§ Given request 1
Translate this sentence from the post on validating a sequence into Spanish: "The FASTA file is turned into a Bio::Index::Fasta by a cron job"
§ Given request 2
Repeat everything in the post on validating a sequence from "[Bioperl-l] validating a" down to "else, but. . .".

§ Provided passage
--------------------
[Bioperl-l] validating a sequence

Jason Stajich jason@cgt.mc.duke.edu
Tue, 26 Feb 2002 15:57:18 -0500 (EST)


On Mon, 25 Feb 2002, Andreas Matern wrote:

> Forgive me if this answer occurs somewhere else, but. . .
>
> I need to validate FASTA sequences. The web interface (another
> developer, can't touch his code) allows users to cut and paste, and many
> of them cut and paste sequences with numbers in them
>
> (i.e.
> >mysequence
> 1ACACGATCGACTGACATCGTCAGTACGTCGATACGATCGACTGACTAGCTC
> 51AACTCGTCGTCGTCGTCGCTGCTCGTCGCTGCTCGTCTGCTCGTCGTC
>
> etc.)
>
> The FASTA file is turned into a Bio::Index::Fasta by a cron job
> And then I (normally) run
>
> @ids = $inx->get_all_primary_ids();
> foreach $id (@ids) {
> 	my $seq = $inx->getch($id);
> 	....do stuff with seq....
> 	....connect to database...
--------------------
§ Dataset rows
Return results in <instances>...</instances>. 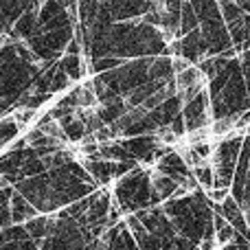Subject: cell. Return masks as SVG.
<instances>
[{"label":"cell","instance_id":"277c9868","mask_svg":"<svg viewBox=\"0 0 250 250\" xmlns=\"http://www.w3.org/2000/svg\"><path fill=\"white\" fill-rule=\"evenodd\" d=\"M7 44H11V35L7 33H0V48H4Z\"/></svg>","mask_w":250,"mask_h":250},{"label":"cell","instance_id":"6da1fadb","mask_svg":"<svg viewBox=\"0 0 250 250\" xmlns=\"http://www.w3.org/2000/svg\"><path fill=\"white\" fill-rule=\"evenodd\" d=\"M35 204H38L40 211H51V208H55V200H53L48 193H46V195H42V198H40Z\"/></svg>","mask_w":250,"mask_h":250},{"label":"cell","instance_id":"7a4b0ae2","mask_svg":"<svg viewBox=\"0 0 250 250\" xmlns=\"http://www.w3.org/2000/svg\"><path fill=\"white\" fill-rule=\"evenodd\" d=\"M31 114H33V110H29V108H24V110H22V108H20L16 114H13V117H16L18 121H24V123H26V121H29V119H31Z\"/></svg>","mask_w":250,"mask_h":250},{"label":"cell","instance_id":"3957f363","mask_svg":"<svg viewBox=\"0 0 250 250\" xmlns=\"http://www.w3.org/2000/svg\"><path fill=\"white\" fill-rule=\"evenodd\" d=\"M233 237V229H230V226H226L224 230H220V235H217V239H220V244H224L226 239H230Z\"/></svg>","mask_w":250,"mask_h":250}]
</instances>
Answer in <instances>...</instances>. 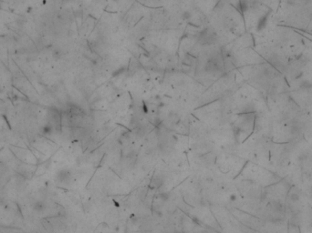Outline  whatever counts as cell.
<instances>
[{"mask_svg": "<svg viewBox=\"0 0 312 233\" xmlns=\"http://www.w3.org/2000/svg\"><path fill=\"white\" fill-rule=\"evenodd\" d=\"M268 18H269V11L268 13H266L265 15H263L259 18L258 22H257V29L258 30L264 29L266 26V25H268Z\"/></svg>", "mask_w": 312, "mask_h": 233, "instance_id": "obj_1", "label": "cell"}, {"mask_svg": "<svg viewBox=\"0 0 312 233\" xmlns=\"http://www.w3.org/2000/svg\"><path fill=\"white\" fill-rule=\"evenodd\" d=\"M237 8L241 14H245L248 9V3L246 0H239Z\"/></svg>", "mask_w": 312, "mask_h": 233, "instance_id": "obj_2", "label": "cell"}, {"mask_svg": "<svg viewBox=\"0 0 312 233\" xmlns=\"http://www.w3.org/2000/svg\"><path fill=\"white\" fill-rule=\"evenodd\" d=\"M288 1H289V2H291V3H293V2H295L296 0H288Z\"/></svg>", "mask_w": 312, "mask_h": 233, "instance_id": "obj_3", "label": "cell"}]
</instances>
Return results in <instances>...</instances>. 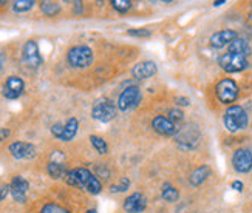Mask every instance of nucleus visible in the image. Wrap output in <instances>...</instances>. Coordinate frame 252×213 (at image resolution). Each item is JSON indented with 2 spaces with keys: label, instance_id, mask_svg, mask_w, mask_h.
Segmentation results:
<instances>
[{
  "label": "nucleus",
  "instance_id": "19",
  "mask_svg": "<svg viewBox=\"0 0 252 213\" xmlns=\"http://www.w3.org/2000/svg\"><path fill=\"white\" fill-rule=\"evenodd\" d=\"M211 175V167L209 165H200L198 169H195L190 175V184L195 185V187H198L201 185L207 178H209Z\"/></svg>",
  "mask_w": 252,
  "mask_h": 213
},
{
  "label": "nucleus",
  "instance_id": "22",
  "mask_svg": "<svg viewBox=\"0 0 252 213\" xmlns=\"http://www.w3.org/2000/svg\"><path fill=\"white\" fill-rule=\"evenodd\" d=\"M161 196H162V199H164V201H167V203H175V201H178L180 193H178V190L175 188V187H172V185L166 184V185L162 187Z\"/></svg>",
  "mask_w": 252,
  "mask_h": 213
},
{
  "label": "nucleus",
  "instance_id": "31",
  "mask_svg": "<svg viewBox=\"0 0 252 213\" xmlns=\"http://www.w3.org/2000/svg\"><path fill=\"white\" fill-rule=\"evenodd\" d=\"M8 193H11V187L9 184H3V185H0V203L8 196Z\"/></svg>",
  "mask_w": 252,
  "mask_h": 213
},
{
  "label": "nucleus",
  "instance_id": "28",
  "mask_svg": "<svg viewBox=\"0 0 252 213\" xmlns=\"http://www.w3.org/2000/svg\"><path fill=\"white\" fill-rule=\"evenodd\" d=\"M128 187H130L128 178H123L118 185H112V192H126V190H128Z\"/></svg>",
  "mask_w": 252,
  "mask_h": 213
},
{
  "label": "nucleus",
  "instance_id": "6",
  "mask_svg": "<svg viewBox=\"0 0 252 213\" xmlns=\"http://www.w3.org/2000/svg\"><path fill=\"white\" fill-rule=\"evenodd\" d=\"M218 65H220L221 70H224L226 73H240L248 68V59L238 54L226 53L218 58Z\"/></svg>",
  "mask_w": 252,
  "mask_h": 213
},
{
  "label": "nucleus",
  "instance_id": "14",
  "mask_svg": "<svg viewBox=\"0 0 252 213\" xmlns=\"http://www.w3.org/2000/svg\"><path fill=\"white\" fill-rule=\"evenodd\" d=\"M152 127L157 133L162 134V136H173V134L178 131L177 125L166 116H157L152 121Z\"/></svg>",
  "mask_w": 252,
  "mask_h": 213
},
{
  "label": "nucleus",
  "instance_id": "30",
  "mask_svg": "<svg viewBox=\"0 0 252 213\" xmlns=\"http://www.w3.org/2000/svg\"><path fill=\"white\" fill-rule=\"evenodd\" d=\"M169 119L175 124V122H181V121L184 119V115H183V111H181V110L173 108V110L169 111Z\"/></svg>",
  "mask_w": 252,
  "mask_h": 213
},
{
  "label": "nucleus",
  "instance_id": "8",
  "mask_svg": "<svg viewBox=\"0 0 252 213\" xmlns=\"http://www.w3.org/2000/svg\"><path fill=\"white\" fill-rule=\"evenodd\" d=\"M22 59H24V63L28 66V68L36 70L42 65V56L39 53V47L34 40H28L24 45V50H22Z\"/></svg>",
  "mask_w": 252,
  "mask_h": 213
},
{
  "label": "nucleus",
  "instance_id": "1",
  "mask_svg": "<svg viewBox=\"0 0 252 213\" xmlns=\"http://www.w3.org/2000/svg\"><path fill=\"white\" fill-rule=\"evenodd\" d=\"M65 181H67L68 185L82 188V190H85V192H89L92 195L101 193V190H102L101 181L89 169H74V170H70L67 178H65Z\"/></svg>",
  "mask_w": 252,
  "mask_h": 213
},
{
  "label": "nucleus",
  "instance_id": "37",
  "mask_svg": "<svg viewBox=\"0 0 252 213\" xmlns=\"http://www.w3.org/2000/svg\"><path fill=\"white\" fill-rule=\"evenodd\" d=\"M87 213H97V212L94 209H92V210H87Z\"/></svg>",
  "mask_w": 252,
  "mask_h": 213
},
{
  "label": "nucleus",
  "instance_id": "33",
  "mask_svg": "<svg viewBox=\"0 0 252 213\" xmlns=\"http://www.w3.org/2000/svg\"><path fill=\"white\" fill-rule=\"evenodd\" d=\"M175 102H177L178 105L188 107V105H189V99H188V97H177V99H175Z\"/></svg>",
  "mask_w": 252,
  "mask_h": 213
},
{
  "label": "nucleus",
  "instance_id": "12",
  "mask_svg": "<svg viewBox=\"0 0 252 213\" xmlns=\"http://www.w3.org/2000/svg\"><path fill=\"white\" fill-rule=\"evenodd\" d=\"M9 153L14 156L16 159H31L36 156V147L30 142H13L9 145Z\"/></svg>",
  "mask_w": 252,
  "mask_h": 213
},
{
  "label": "nucleus",
  "instance_id": "24",
  "mask_svg": "<svg viewBox=\"0 0 252 213\" xmlns=\"http://www.w3.org/2000/svg\"><path fill=\"white\" fill-rule=\"evenodd\" d=\"M90 142H92V145L97 150V153H99V154H105L108 152V145H107V142L102 138L92 134V136H90Z\"/></svg>",
  "mask_w": 252,
  "mask_h": 213
},
{
  "label": "nucleus",
  "instance_id": "18",
  "mask_svg": "<svg viewBox=\"0 0 252 213\" xmlns=\"http://www.w3.org/2000/svg\"><path fill=\"white\" fill-rule=\"evenodd\" d=\"M177 142L186 149H193L196 144H198V133L193 134V130L188 127V130H184L180 133V136L177 138Z\"/></svg>",
  "mask_w": 252,
  "mask_h": 213
},
{
  "label": "nucleus",
  "instance_id": "32",
  "mask_svg": "<svg viewBox=\"0 0 252 213\" xmlns=\"http://www.w3.org/2000/svg\"><path fill=\"white\" fill-rule=\"evenodd\" d=\"M9 134H11L9 128H0V142H3L5 139H8Z\"/></svg>",
  "mask_w": 252,
  "mask_h": 213
},
{
  "label": "nucleus",
  "instance_id": "21",
  "mask_svg": "<svg viewBox=\"0 0 252 213\" xmlns=\"http://www.w3.org/2000/svg\"><path fill=\"white\" fill-rule=\"evenodd\" d=\"M48 175L53 178V179H61V178H67L68 175V170L67 167H65L63 162H58V161H51L48 164Z\"/></svg>",
  "mask_w": 252,
  "mask_h": 213
},
{
  "label": "nucleus",
  "instance_id": "29",
  "mask_svg": "<svg viewBox=\"0 0 252 213\" xmlns=\"http://www.w3.org/2000/svg\"><path fill=\"white\" fill-rule=\"evenodd\" d=\"M128 34L130 36H135V37H149L150 36V31L144 30V28H131L128 30Z\"/></svg>",
  "mask_w": 252,
  "mask_h": 213
},
{
  "label": "nucleus",
  "instance_id": "7",
  "mask_svg": "<svg viewBox=\"0 0 252 213\" xmlns=\"http://www.w3.org/2000/svg\"><path fill=\"white\" fill-rule=\"evenodd\" d=\"M78 128H79V122L76 118H70L65 124H54L51 127V133L54 138H58L59 141L62 142H68L71 141L76 133H78Z\"/></svg>",
  "mask_w": 252,
  "mask_h": 213
},
{
  "label": "nucleus",
  "instance_id": "2",
  "mask_svg": "<svg viewBox=\"0 0 252 213\" xmlns=\"http://www.w3.org/2000/svg\"><path fill=\"white\" fill-rule=\"evenodd\" d=\"M224 127L227 128V131L231 133H237V131H242L248 127L249 124V118L248 113L243 107L240 105H231L226 111H224Z\"/></svg>",
  "mask_w": 252,
  "mask_h": 213
},
{
  "label": "nucleus",
  "instance_id": "11",
  "mask_svg": "<svg viewBox=\"0 0 252 213\" xmlns=\"http://www.w3.org/2000/svg\"><path fill=\"white\" fill-rule=\"evenodd\" d=\"M24 90H25V82L20 79V77L17 76H9L6 82L3 84V96L6 99H17L22 96V93H24Z\"/></svg>",
  "mask_w": 252,
  "mask_h": 213
},
{
  "label": "nucleus",
  "instance_id": "27",
  "mask_svg": "<svg viewBox=\"0 0 252 213\" xmlns=\"http://www.w3.org/2000/svg\"><path fill=\"white\" fill-rule=\"evenodd\" d=\"M112 6L118 13H127L131 8V2H128V0H112Z\"/></svg>",
  "mask_w": 252,
  "mask_h": 213
},
{
  "label": "nucleus",
  "instance_id": "20",
  "mask_svg": "<svg viewBox=\"0 0 252 213\" xmlns=\"http://www.w3.org/2000/svg\"><path fill=\"white\" fill-rule=\"evenodd\" d=\"M227 53H232V54H238V56H243V58H248V56L251 54V47H249V43L245 39L237 37L231 45H229V51Z\"/></svg>",
  "mask_w": 252,
  "mask_h": 213
},
{
  "label": "nucleus",
  "instance_id": "36",
  "mask_svg": "<svg viewBox=\"0 0 252 213\" xmlns=\"http://www.w3.org/2000/svg\"><path fill=\"white\" fill-rule=\"evenodd\" d=\"M214 5H215V6H221V5H224V0H223V2H215Z\"/></svg>",
  "mask_w": 252,
  "mask_h": 213
},
{
  "label": "nucleus",
  "instance_id": "35",
  "mask_svg": "<svg viewBox=\"0 0 252 213\" xmlns=\"http://www.w3.org/2000/svg\"><path fill=\"white\" fill-rule=\"evenodd\" d=\"M3 62H5V56H3V53H0V68H2Z\"/></svg>",
  "mask_w": 252,
  "mask_h": 213
},
{
  "label": "nucleus",
  "instance_id": "15",
  "mask_svg": "<svg viewBox=\"0 0 252 213\" xmlns=\"http://www.w3.org/2000/svg\"><path fill=\"white\" fill-rule=\"evenodd\" d=\"M146 207H147V199L138 192L131 193L124 201V210L127 213H141L146 210Z\"/></svg>",
  "mask_w": 252,
  "mask_h": 213
},
{
  "label": "nucleus",
  "instance_id": "4",
  "mask_svg": "<svg viewBox=\"0 0 252 213\" xmlns=\"http://www.w3.org/2000/svg\"><path fill=\"white\" fill-rule=\"evenodd\" d=\"M67 59L73 68H87L93 62V51L87 45H78L68 51Z\"/></svg>",
  "mask_w": 252,
  "mask_h": 213
},
{
  "label": "nucleus",
  "instance_id": "34",
  "mask_svg": "<svg viewBox=\"0 0 252 213\" xmlns=\"http://www.w3.org/2000/svg\"><path fill=\"white\" fill-rule=\"evenodd\" d=\"M232 188H234V190H237V192H243L245 185H243V183H242V181H234V183H232Z\"/></svg>",
  "mask_w": 252,
  "mask_h": 213
},
{
  "label": "nucleus",
  "instance_id": "23",
  "mask_svg": "<svg viewBox=\"0 0 252 213\" xmlns=\"http://www.w3.org/2000/svg\"><path fill=\"white\" fill-rule=\"evenodd\" d=\"M40 9H42V13L45 14V16L54 17L61 11V5L56 3V2H42L40 3Z\"/></svg>",
  "mask_w": 252,
  "mask_h": 213
},
{
  "label": "nucleus",
  "instance_id": "26",
  "mask_svg": "<svg viewBox=\"0 0 252 213\" xmlns=\"http://www.w3.org/2000/svg\"><path fill=\"white\" fill-rule=\"evenodd\" d=\"M32 6H34V2L32 0H17L13 5V9L16 13H25V11H30Z\"/></svg>",
  "mask_w": 252,
  "mask_h": 213
},
{
  "label": "nucleus",
  "instance_id": "17",
  "mask_svg": "<svg viewBox=\"0 0 252 213\" xmlns=\"http://www.w3.org/2000/svg\"><path fill=\"white\" fill-rule=\"evenodd\" d=\"M157 70L158 66L155 62L152 61H144V62H139L133 66V70H131V74H133L135 79H147V77H152L153 74H157Z\"/></svg>",
  "mask_w": 252,
  "mask_h": 213
},
{
  "label": "nucleus",
  "instance_id": "16",
  "mask_svg": "<svg viewBox=\"0 0 252 213\" xmlns=\"http://www.w3.org/2000/svg\"><path fill=\"white\" fill-rule=\"evenodd\" d=\"M237 39V32L234 30H221L211 36V47L223 48L226 45H231Z\"/></svg>",
  "mask_w": 252,
  "mask_h": 213
},
{
  "label": "nucleus",
  "instance_id": "3",
  "mask_svg": "<svg viewBox=\"0 0 252 213\" xmlns=\"http://www.w3.org/2000/svg\"><path fill=\"white\" fill-rule=\"evenodd\" d=\"M118 107L107 97H99L94 100L93 108H92V116L93 119L99 122H110L116 118Z\"/></svg>",
  "mask_w": 252,
  "mask_h": 213
},
{
  "label": "nucleus",
  "instance_id": "10",
  "mask_svg": "<svg viewBox=\"0 0 252 213\" xmlns=\"http://www.w3.org/2000/svg\"><path fill=\"white\" fill-rule=\"evenodd\" d=\"M232 165L235 172L248 173L252 170V153L246 149H238L232 156Z\"/></svg>",
  "mask_w": 252,
  "mask_h": 213
},
{
  "label": "nucleus",
  "instance_id": "25",
  "mask_svg": "<svg viewBox=\"0 0 252 213\" xmlns=\"http://www.w3.org/2000/svg\"><path fill=\"white\" fill-rule=\"evenodd\" d=\"M40 213H71V212L67 210L65 207H62V206H59V204H56V203H48L42 207Z\"/></svg>",
  "mask_w": 252,
  "mask_h": 213
},
{
  "label": "nucleus",
  "instance_id": "5",
  "mask_svg": "<svg viewBox=\"0 0 252 213\" xmlns=\"http://www.w3.org/2000/svg\"><path fill=\"white\" fill-rule=\"evenodd\" d=\"M215 94L221 104H234L238 97V85L232 79H223L217 84Z\"/></svg>",
  "mask_w": 252,
  "mask_h": 213
},
{
  "label": "nucleus",
  "instance_id": "13",
  "mask_svg": "<svg viewBox=\"0 0 252 213\" xmlns=\"http://www.w3.org/2000/svg\"><path fill=\"white\" fill-rule=\"evenodd\" d=\"M9 187H11V195H13L14 201H17V203H25L27 192L30 188V184L27 179L22 176H14Z\"/></svg>",
  "mask_w": 252,
  "mask_h": 213
},
{
  "label": "nucleus",
  "instance_id": "9",
  "mask_svg": "<svg viewBox=\"0 0 252 213\" xmlns=\"http://www.w3.org/2000/svg\"><path fill=\"white\" fill-rule=\"evenodd\" d=\"M141 100V91L138 87H128L121 93L118 99V108L127 111L130 108H135Z\"/></svg>",
  "mask_w": 252,
  "mask_h": 213
}]
</instances>
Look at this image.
--------------------
§ Written solution 1
El archivo FASTA se convierte en un Bio::Index::Fasta mediante una tarea cron.

§ Written solution 2
[Bioperl-l] validating a sequence

Jason Stajich jason@cgt.mc.duke.edu
Tue, 26 Feb 2002 15:57:18 -0500 (EST)


On Mon, 25 Feb 2002, Andreas Matern wrote:

> Forgive me if this answer occurs somewhere else, but. . .